I know some guys who can't ride technical trails for toffee, but can ride for days on end at speed, they're not interested in sessioning or learning to jump because it's not why they ride, you might live for the thrill of a new line or a new move, but they don't, they're not wrong, and don't need to MTFU, they just have different tastes.
Hours spent on a bike for enjoyment are hours spent on a bike for enjoyment, regardless of whether they are spent over and over again on a single drop or spent over many miles of 'just twiddling the pedals'
I enjoy helping people improve their skills, *when* they ask, and I love finding new stuff to try and improve on, even after riding for 20 years, but that's me, not them, coaching is a valid and useful way for people to have their eyes opened to new ideas and new techniques and to aid learning, it's nothing to be sneered at and works in tandem with self learning and discipline, it is not a substitute for it.
🙂
I'm not making allegations that coaching is bad, making the allegation of "i'll pay someone to sort out my technique, but i have no intention in putting work in beyond that coaching session" is hardly productive, that maybe all they're really getting out of a coaching day is structured practice, of which they're paying someone to motivate them to do it for that day.
Fundamentally how you get better is through hard work and practice, if you're not going to do this, why bother with a coaching day?
Chief - my MTFU comment, MTB is inherently dangerous, there's no way of getting around that, you will also come across unknowns, unknowns where you have to deal with the stress of being scared in order to do it and not fall off. If you never do anything you're not 100% sure of, how do you expect to have the mental strength to overcome the nerves when you are scared? I see the mental side as another thing that needs constant hard work, or maybe that's just me. Just as you've got to practise technique, i feel that you also have to practice being scared. Plus the more you fall off, the more you realise you're not made of glass, i need crashes occasionally to remind myself of it, the more you crash too, the more you relax with it, preventing more severe injuries.
If you need to ask what people get out of coaching, you are either ignorant or not as good as you think you are. I remember a while back some muppet on here saying he didn't think he could learn anything from greg minnaar and could probably teach greg some things.
Whether you ride with someone better than you and get some pointers and watch their technique, or go on a skills day you are getting some sort of coaching.
To get beyond a certain point in any sport you will need coaching. Progession doesn't exist in a vacuum.
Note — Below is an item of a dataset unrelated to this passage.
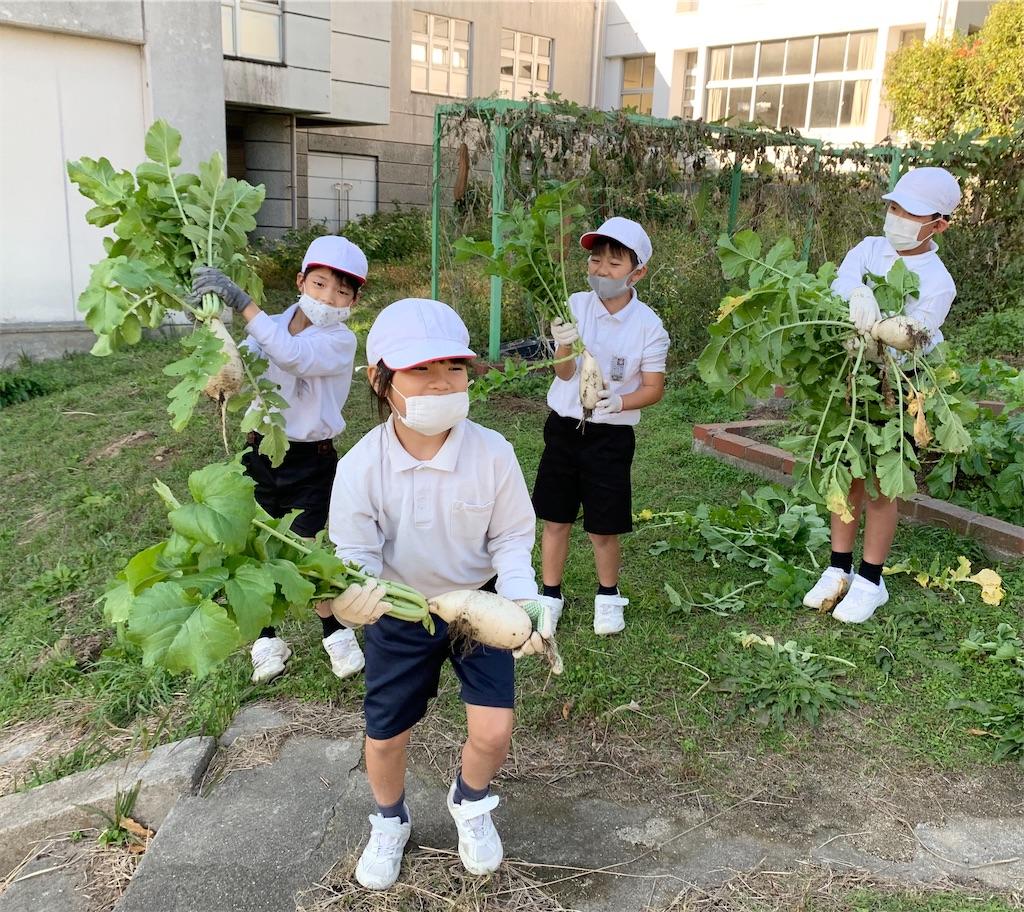 f:id:fukugawa-es:20201124151418j:image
I got bored reading all this, but aren't there two things going on with skills coaching:
1. Someone tell you roughly how to improve your riding.
2. Practicing it with someone helping and correcting you.
Practice or seasoning or whatever is fine, but if you don't know what your practicing is good technique, then all you're doing is learning bad habits more thoroughly.
Are mountain bikers lazy? I guess it's down to individuals. I know people who'll re-ride the same bit of trail repeatedly till they get it wired, equally I know folk who'll not give a damn if they get off and walk something because it doesn't matter to them.
It's just people messing about on bikes, everyone's different no?
Chief - my MTFU comment, MTB is inherently dangerous, there's no way of getting around that
It isn't, it can be, but it doesn't have to be.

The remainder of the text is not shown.